Run the ansible playbook

Now you are ready to run the playbook, which will download, configure, and install the Data Library software using the parameters you defined in the configuration files. We have created a convenience script, run-ansible, for this purpose.

From the root directory of the configuration repository, run the following command

./run-ansible --build

It will prompt you for a password, which will be the password of the user you are logged in as, assuming you have sudo privileges.

BECOME password:

Each step of the installation will be printed to the terminal. At a site with a fast connection to the internet, the playbook generally finishes within ten minutes, but if bandwidth is limited it may take a few hours, as the installation process involves downloading several GB of software packages and container images.

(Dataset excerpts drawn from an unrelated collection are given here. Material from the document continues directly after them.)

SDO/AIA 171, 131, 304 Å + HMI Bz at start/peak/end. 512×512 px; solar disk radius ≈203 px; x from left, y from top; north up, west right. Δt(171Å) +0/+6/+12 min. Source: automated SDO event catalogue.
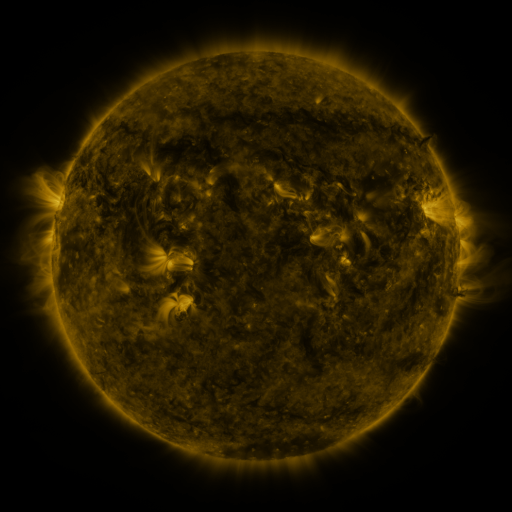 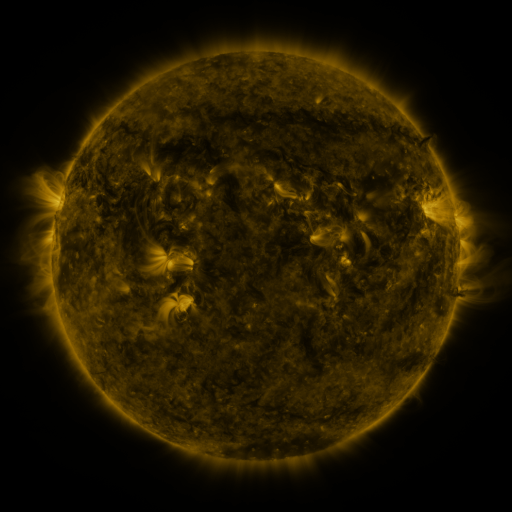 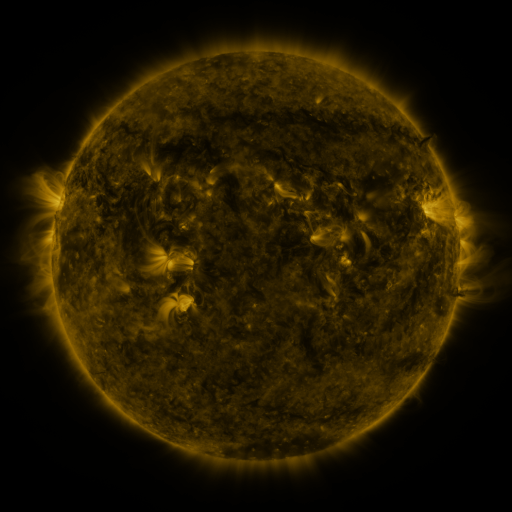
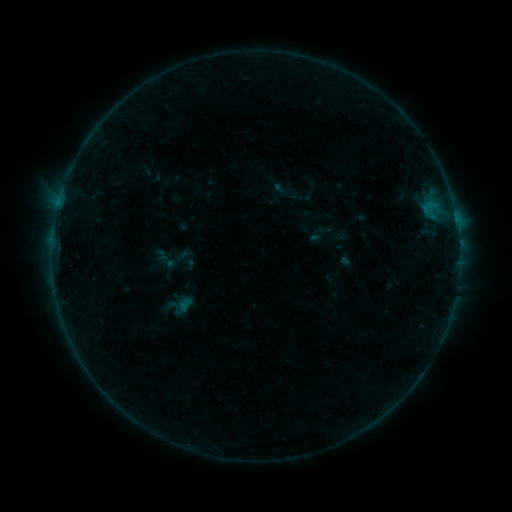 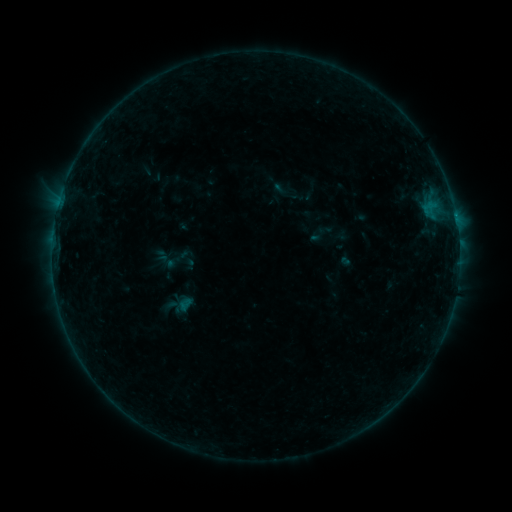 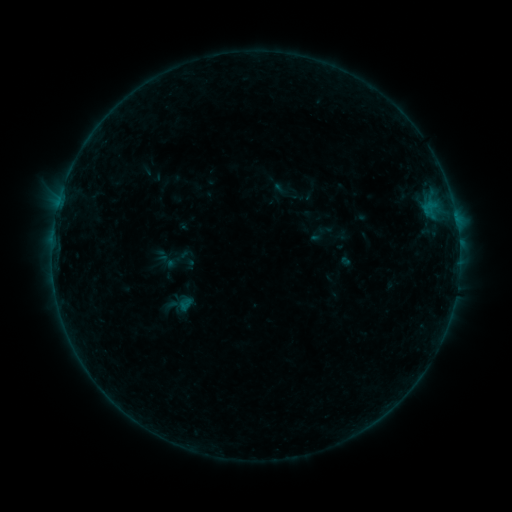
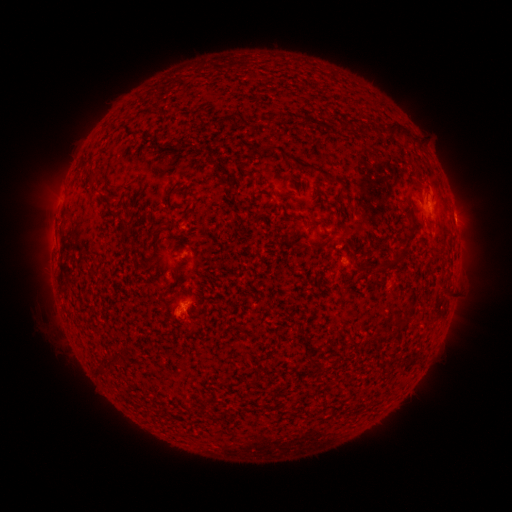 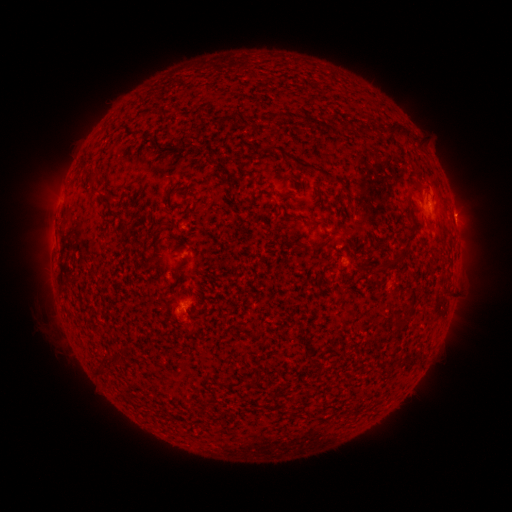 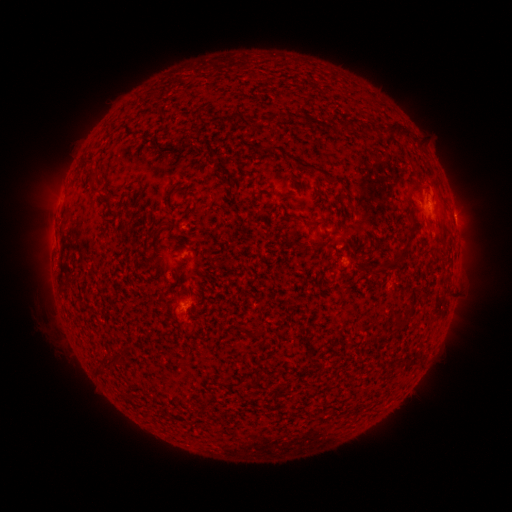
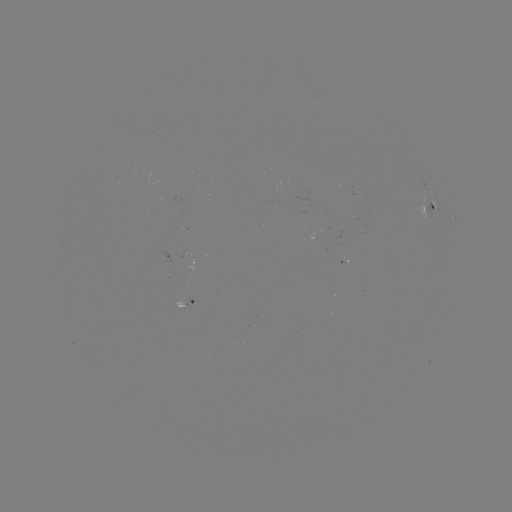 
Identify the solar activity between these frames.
B2.8 flare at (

You should now be able to visit your Data Library server in a browser, but the maprooms are not yet functional because the data that underlies them has yet to be installed.

Any flag you can pass to ansible-playbook can also be passed to the run-ansible script. For example, if there are errors or failures, you can pass -vvv to the run-ansible command to get more information about why it is failing.

./run-ansible -vvv

If you want to run it in check mode, pass the flag --check to run in test mode without changing the Data Library.

./run-ansible --check

Install datasets

Among other things, the ansible playbook creates structures (directories, groups, a database, and permissions) to support the installation of datasets. You can now install your data as described in Installing data. A member of the IRI staff will typically be involved in this process, as it may involve copying large amounts of data from an IRI server to yours.

Use your new Data Library

You should now be able to visit your Data Library server in a browser. For next steps, see the Maintenance page of the current guide, and the User Guide.